When to Consider Therapy
Many people seek therapy when a problem or stress gets in the way of their ability to function well at work, in their relationships, or in social settings. It might be a specific significant incident or something that is finally taking its toll. Therapy can also help with common concerns including relationship or career issues; life transitions; grief and loss; coping with anxiety, depression, or other emotional distress; changes in the family structure; parenting issues; and/or struggles with drug/alcohol use or abuse.
Even when things seem to go well, therapy is a recommended tool to keep relationships and daily functioning at a healthy level.
Common Myths About Therapy
If I need therapy, there’s something wrong with me. Maybe I’m just weak.
This could not be further from the truth. Taking care of yourself emotionally is just as important as caring for yourself physically. Life gets challenging for everybody at times, and in the midst of a crisis or other emotionally charged situation, it can be difficult to maintain perspective and objectivity. This can hinder your ability to find the healthy solutions. A therapist can help you a)explore possibilities b)provide an objective perspective c) offer feedback to help you figure out your own solutions.
Talking about my problems won’t change anything.
Most likely. However, therapy is more than just talking about your problems. A therapist is trained to notice patterns and underlying themes in the conversations that take place in therapy. Through learning how these patterns and themes show up in your life, you can start making shifts that can interrupt problematic patterns and reinforce helpful ones. Meaningful change frequently begins with small shifts in thinking or behavior that can quickly add up to greater satisfaction in your life.
My life isn’t that bad, so I don’t see how therapy would help.
Therapy can be helpful even if things are going pretty well for you overall. Maybe you have your career handled, but struggle with having satisfying relationships. Maybe you function pretty well in most areas of your life, but wish you could stop being so critical of yourself and others. Maybe you wish you could figure out how to be more authentically yourself and stop feeling like you’re faking it all the time. Perhaps you wish you didn’t have to have a drink or get high to unwind. It’s true that therapy can help you manage big transitions and major upheavals in your life, but it can also be useful for fine-tuning an already well-functioning life, gaining clarity in challenging or confusing circumstances, making decisions about your future, considering new possibilities, and many other issues that we all navigate throughout life.
If you really care so much, why do you charge me for the sessions?

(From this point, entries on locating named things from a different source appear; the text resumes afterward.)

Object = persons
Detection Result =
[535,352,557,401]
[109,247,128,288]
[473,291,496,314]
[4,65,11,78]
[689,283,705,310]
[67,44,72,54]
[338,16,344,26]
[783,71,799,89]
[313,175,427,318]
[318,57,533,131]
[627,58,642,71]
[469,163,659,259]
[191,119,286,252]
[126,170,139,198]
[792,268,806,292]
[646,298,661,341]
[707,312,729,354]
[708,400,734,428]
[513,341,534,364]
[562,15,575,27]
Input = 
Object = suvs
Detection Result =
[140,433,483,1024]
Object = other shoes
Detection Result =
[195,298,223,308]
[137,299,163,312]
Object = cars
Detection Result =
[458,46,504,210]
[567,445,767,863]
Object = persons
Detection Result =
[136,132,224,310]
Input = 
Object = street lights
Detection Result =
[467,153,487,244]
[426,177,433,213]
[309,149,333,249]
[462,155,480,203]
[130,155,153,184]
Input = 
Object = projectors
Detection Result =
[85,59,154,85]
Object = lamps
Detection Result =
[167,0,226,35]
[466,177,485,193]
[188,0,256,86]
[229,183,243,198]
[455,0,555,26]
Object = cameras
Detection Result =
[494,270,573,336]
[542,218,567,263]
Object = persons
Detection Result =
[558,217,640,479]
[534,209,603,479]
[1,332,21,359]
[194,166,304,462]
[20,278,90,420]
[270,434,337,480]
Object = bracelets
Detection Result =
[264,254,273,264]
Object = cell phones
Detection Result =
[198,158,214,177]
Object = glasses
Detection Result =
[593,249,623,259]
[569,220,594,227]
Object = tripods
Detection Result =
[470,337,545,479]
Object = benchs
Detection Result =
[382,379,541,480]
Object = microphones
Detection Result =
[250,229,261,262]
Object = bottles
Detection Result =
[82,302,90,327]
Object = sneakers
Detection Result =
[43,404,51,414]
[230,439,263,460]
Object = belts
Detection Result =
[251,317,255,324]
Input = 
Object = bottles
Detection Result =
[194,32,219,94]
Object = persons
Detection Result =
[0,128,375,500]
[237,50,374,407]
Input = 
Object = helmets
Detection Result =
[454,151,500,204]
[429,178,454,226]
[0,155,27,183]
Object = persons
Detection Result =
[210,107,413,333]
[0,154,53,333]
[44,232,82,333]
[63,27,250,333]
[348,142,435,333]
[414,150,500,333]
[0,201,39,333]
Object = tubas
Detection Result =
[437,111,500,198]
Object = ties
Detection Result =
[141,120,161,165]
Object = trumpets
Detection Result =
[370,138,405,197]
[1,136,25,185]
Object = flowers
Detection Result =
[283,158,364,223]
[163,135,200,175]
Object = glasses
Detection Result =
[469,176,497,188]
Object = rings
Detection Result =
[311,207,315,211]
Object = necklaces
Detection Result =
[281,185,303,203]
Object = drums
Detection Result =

We choose to do this work because we care about people and want to help them live with peace, confidence, security and well-being. These are intrinsic desires, not desires that were learned in graduate school. Clients pay for the skills we learned in school and which we’ve developed over the years to help clients reach their goals; the caring is free. And amazingly, the combination of what we bring and a client’s willingness to invest in this process results in satisfying life improvement.
With sincere warmth and genuineness, we respectfully care for everyone that walks into our office. We don’t take the courage you have to confront your challenges lightly. In return, we commit to responding with a totally non-judgmental perspective.